━━━ EXTRAIT FOURNI

L'adoption du texte s'est transformé en chemin de croix pour la Macronie. Après quatre journées de débats électriques à l'Assemblée nationale, les députés ont finalement adopté le budget rectificatif pour 2022 dans la nuit du mardi 26 au mercredi 27 juillet par 293 voix pour, 146 contre et 16 abstentions. Le texte dois maintenant passer devant le Sénat.
Le rapporteur du budget Jean-René Cazeneuve (Renaissance) s'est félicité de l'adoption de ce texte. "Après plus de 36 heures de débat, nous venons d'adopter le PLFR 2022. Un texte crucial pour soutenir le pouvoir d'achat des Français : 20 milliards d'euros qui serviront à les aider au quotidien face à l'inflation", a-t-il déclaré sur Twitter dans la nuit. De son côté, le ministre de l'Economie Bruno Le Maire a indiqué que "la nuit a été courte mais elle se solde par une vraie avancée pour les Français : le projet de loi de finances rectificative a été adopté à une large majorité à l'Assemblée nationale. Ce texte va protéger les Français contre l'inflation."
L'indice des prix à la consommation propulsé par la flambée des coûts de l'énergie, des matières premières et de l'alimentaire pourrait s'établir à 5,5% sur l'ensemble de l'année, selon l'Insee, après 1,6% en 2021. En parallèle, l'économie française devrait marquer le pas en 2022 et 2023. Dans ses dernières projections, le Fonds monétaire international (FMI) a révisé ses chiffres de croissance pour la France à la baisse à 2,3% en 2022 et 1% en 2023. Cette conjoncture médiocre continue de peser sur le moral des ménages qui a atteint un plus bas depuis 2014. Alors que le ministre de l'Economie ne cessait de répéter pendant la campagne présidentielle que l'économie tricolore se portait bien, les indicateurs passent au rouge les uns après les autres.
Dans ce contexte morose, la pression monte sur l'exécutif, privé de majorité absolue à l'Assemblée nationale. Cette première séquence budgétaire en forme de stress-test pour la Macronie a donné lieu à des passes d'armes particulièrement virulentes dans un hémicycle habitué aux votes à la majorité absolue durant le premier quinquennat d'Emmanuel Macron. "C'est un bilan en demi-teinte", juge le chercheur au CNRS et spécialiste de la vie politique hexagonale Bruno Cautrès interrogé par La Tribune. Sur un dossier à haute valeur symbolique, le gouvernement a tout de même réussi à faire voter ces deux textes sur le pouvoir d'achat. En revanche, les oppositions ont réussi à montrer qu'elles avaient une vraie capacité de nuisance", ajoute le politologue.

━━━━━━

▸ TÂCHE COURTE 1
Recopiez fidèlement le passage de l'extrait sur le budget rectificatif qui s'ouvre sur les mots contenant "L'indice des prix" et se termine par "après les autres.".
▸ TÂCHE COURTE 2
Indiquez si chacun des énoncés suivants concorde avec l'extrait sur le budget rectificatif, en répondant par oui ou par non et en citant les mots exacts qui tranchent.
(a) Les députés ont adopté le budget rectificatif par 293 voix pour.
(b) Selon l'Insee, l'indice des prix à la consommation pourrait s'établir à 1,6 % sur l'ensemble de l'année 2022.
(c) Le FMI a revu à la hausse ses prévisions de croissance pour la France.
▸ TÂCHE COURTE 3
Prolongez l'extrait sur le budget rectificatif à partir de sa dernière phrase.

━━━ MATÉRIEL FOURNI

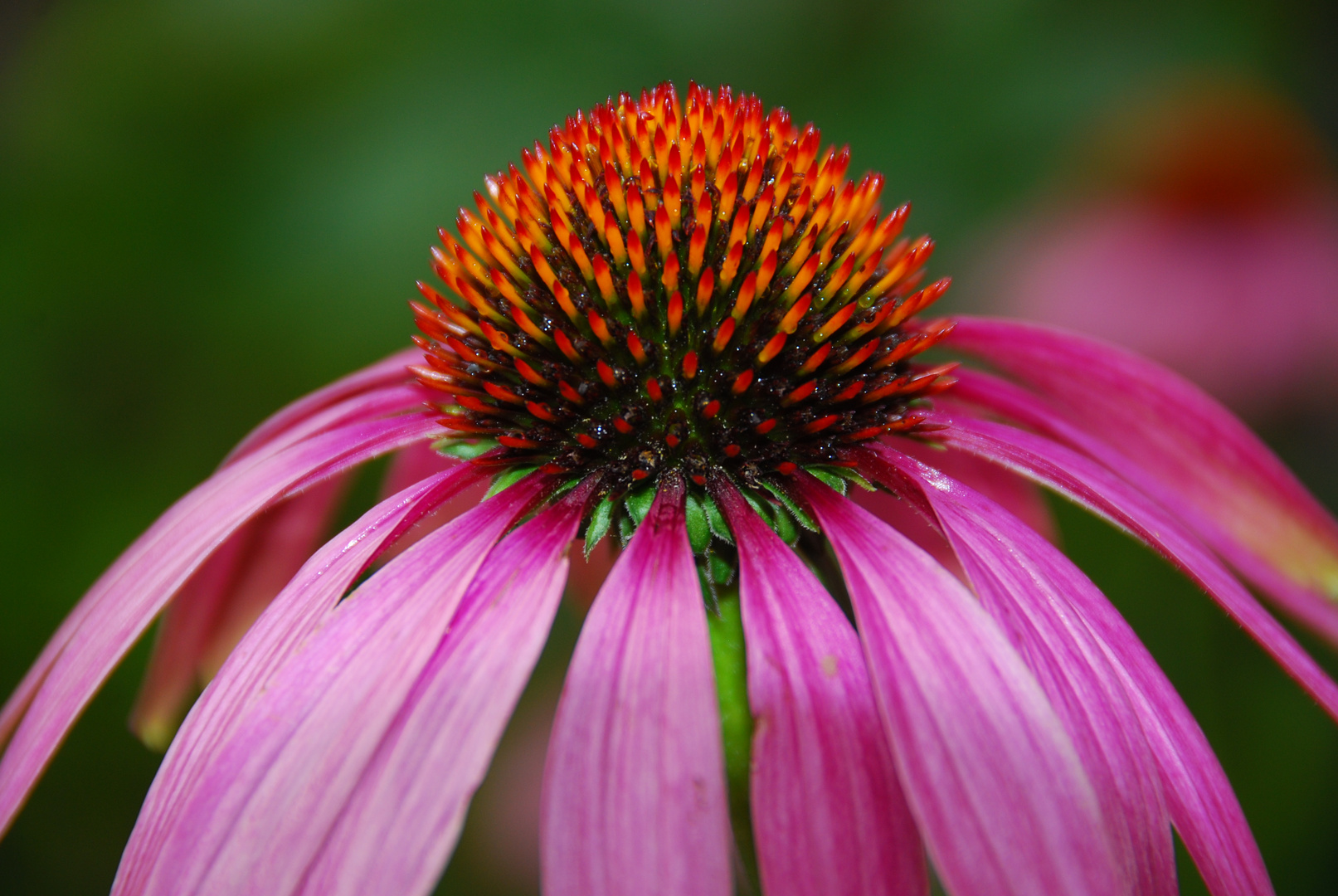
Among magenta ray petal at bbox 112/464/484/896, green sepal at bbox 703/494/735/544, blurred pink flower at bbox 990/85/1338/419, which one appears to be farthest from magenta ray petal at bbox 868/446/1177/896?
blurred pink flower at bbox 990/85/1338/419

━━━━━━

▸ RÉSULTAT OBTENU 1
L'indice des prix à la consommation propulsé par la flambée des coûts de l'énergie, des matières premières et de l'alimentaire pourrait s'établir à 5,5% sur l'ensemble de l'année, selon l'Insee, après 1,6% en 2021. En parallèle, l'économie française devrait marquer le pas en 2022 et 2023. Dans ses dernières projections, le Fonds monétaire international (FMI) a révisé ses chiffres de croissance pour la France à la baisse à 2,3% en 2022 et 1% en 2023. Cette conjoncture médiocre continue de peser sur le moral des ménages qui a atteint un plus bas depuis 2014. Alors que le ministre de l'Economie ne cessait de répéter pendant la campagne présidentielle que l'économie tricolore se portait bien, les indicateurs passent au rouge les uns après les autres.

▸ RÉSULTAT OBTENU 2
(a) Oui : « par 293 voix pour, 146 contre et 16 abstentions ».
(b) Non : « pourrait s'établir à 5,5% sur l'ensemble de l'année, selon l'Insee, après 1,6% en 2021 ».
(c) Non : « a révisé ses chiffres de croissance pour la France à la baisse à 2,3% en 2022 et 1% en 2023 ».

▸ RÉSULTAT OBTENU 3
En outre, ce sujet sur le pouvoir d'achat "est plutôt consensuel. Les réformes comme les retraites vont être beaucoup plus difficiles surtout dans un contexte économique difficile avec la dette et la hausse du coût de la dette", souligne-t-il. À quelques semaines de la présentation du budget 2023, les échanges promettent d'être vifs lors de la rentrée parlementaire en septembre. Retour sur les victoires, les ratés et les compromis du budget rectificatif 2022.
Remise de 30 centimes d'euros sur le litre de carburant, une victoire en demi-teinte pour l'exécutif
Les tensions sur les prix à la pompe sont loin de redescendre. Après avoir mis le feu aux poudres en novembre 2018 autour des ronds-points, la taxe carbone sur les carburants est restée gravée dans les mémoires à l'Elysée. Afin d'éviter un nouvel épisode de fronde sociale à l'automne, le gouvernement a lâché du lest sur la remise des prix sur le litre de carburant. Sous la pression des élus Les Républicains, l'exécutif a finalement cédé pour une remise de 30 centimes d'euros par litre de carburant contre 18 centimes initialement proposés.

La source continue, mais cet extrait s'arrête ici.